◆ MATERIAL SUPPLIED:
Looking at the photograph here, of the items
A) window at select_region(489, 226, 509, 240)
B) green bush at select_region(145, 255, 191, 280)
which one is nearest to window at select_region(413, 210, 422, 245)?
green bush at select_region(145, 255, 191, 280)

◆ AIM: Copy out every line of the records above, word for word and unchanged.

◆ TASK RESPONSE:
Looking at the photograph here, of the items
A) window at select_region(489, 226, 509, 240)
B) green bush at select_region(145, 255, 191, 280)
which one is nearest to window at select_region(413, 210, 422, 245)?
green bush at select_region(145, 255, 191, 280)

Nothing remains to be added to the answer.